RAND used Health Information Management Systems Society survey data, which includes 90% of U.S. hospitals and includes clinical IT application implementation status, excluding hospitals that didn't disclose their software vendor. Hospital process measures were taken from Medicare's Hospital Compare.
The authors segmented hospitals by their level of EHR adaptation:
Basic EHR indicates the full complement of an operational clinical data repository, electronic patient record, and clinical decision support systems.
Advanced EHR indicates all the components of a basic EHR plus operational computerized provider order entry.
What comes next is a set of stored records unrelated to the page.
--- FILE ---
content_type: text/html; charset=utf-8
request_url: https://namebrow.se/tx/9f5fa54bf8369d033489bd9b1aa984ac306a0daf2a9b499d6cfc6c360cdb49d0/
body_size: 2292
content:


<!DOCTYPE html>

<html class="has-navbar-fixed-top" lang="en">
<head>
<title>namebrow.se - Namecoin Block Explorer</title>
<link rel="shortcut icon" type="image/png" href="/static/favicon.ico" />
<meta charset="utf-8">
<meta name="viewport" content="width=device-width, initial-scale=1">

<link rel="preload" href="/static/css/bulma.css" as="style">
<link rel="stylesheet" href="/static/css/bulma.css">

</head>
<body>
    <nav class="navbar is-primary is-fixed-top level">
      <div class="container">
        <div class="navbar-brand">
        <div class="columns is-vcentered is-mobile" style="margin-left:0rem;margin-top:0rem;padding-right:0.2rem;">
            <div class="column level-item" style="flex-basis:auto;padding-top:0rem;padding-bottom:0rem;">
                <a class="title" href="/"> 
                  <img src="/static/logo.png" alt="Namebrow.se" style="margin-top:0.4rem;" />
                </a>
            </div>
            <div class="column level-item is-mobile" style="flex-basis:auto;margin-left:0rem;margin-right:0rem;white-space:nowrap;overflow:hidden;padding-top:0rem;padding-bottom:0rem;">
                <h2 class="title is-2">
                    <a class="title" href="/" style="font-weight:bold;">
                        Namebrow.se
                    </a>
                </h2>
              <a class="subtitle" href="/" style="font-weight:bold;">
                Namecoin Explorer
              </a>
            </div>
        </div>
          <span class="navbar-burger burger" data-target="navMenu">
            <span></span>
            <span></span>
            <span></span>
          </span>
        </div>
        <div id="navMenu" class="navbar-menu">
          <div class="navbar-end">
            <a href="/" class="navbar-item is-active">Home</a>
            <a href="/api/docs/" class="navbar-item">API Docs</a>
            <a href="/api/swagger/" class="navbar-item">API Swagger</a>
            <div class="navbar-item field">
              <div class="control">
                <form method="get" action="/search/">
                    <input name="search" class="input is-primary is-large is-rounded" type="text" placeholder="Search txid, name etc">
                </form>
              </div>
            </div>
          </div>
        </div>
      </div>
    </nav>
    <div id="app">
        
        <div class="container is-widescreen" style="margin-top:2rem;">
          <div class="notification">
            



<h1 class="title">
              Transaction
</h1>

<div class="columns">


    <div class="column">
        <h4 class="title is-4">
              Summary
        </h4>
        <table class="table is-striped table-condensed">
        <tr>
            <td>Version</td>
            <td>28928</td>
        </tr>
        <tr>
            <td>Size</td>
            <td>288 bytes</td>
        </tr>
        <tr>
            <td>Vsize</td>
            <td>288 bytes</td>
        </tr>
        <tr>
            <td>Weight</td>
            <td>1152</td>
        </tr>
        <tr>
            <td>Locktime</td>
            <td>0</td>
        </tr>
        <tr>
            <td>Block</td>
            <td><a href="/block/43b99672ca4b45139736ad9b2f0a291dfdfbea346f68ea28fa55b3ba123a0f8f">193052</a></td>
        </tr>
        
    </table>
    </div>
The authors acknowledge six significant limitations in their study. First, they could not quantify the impacts EHR might have on conditions other than these three. Second, they could not measure how extensively hospital teams used their systems nor could it account for significant variation in the different types of systems used.
Third, the hospitals for which they had data may not be transferrable to all hospitals n the country. And fourth, they suggest that for some conditions such as AMI and pneumonia, there may be points over which improvement is difficult to achieve.
"These ceiling effects may explain why we observed a significant decrease in the rate of quality improvement for AMI and no significant change in the rate of quality improvement for pneumonia in hospitals that adopted the new EHR capabilities," they write.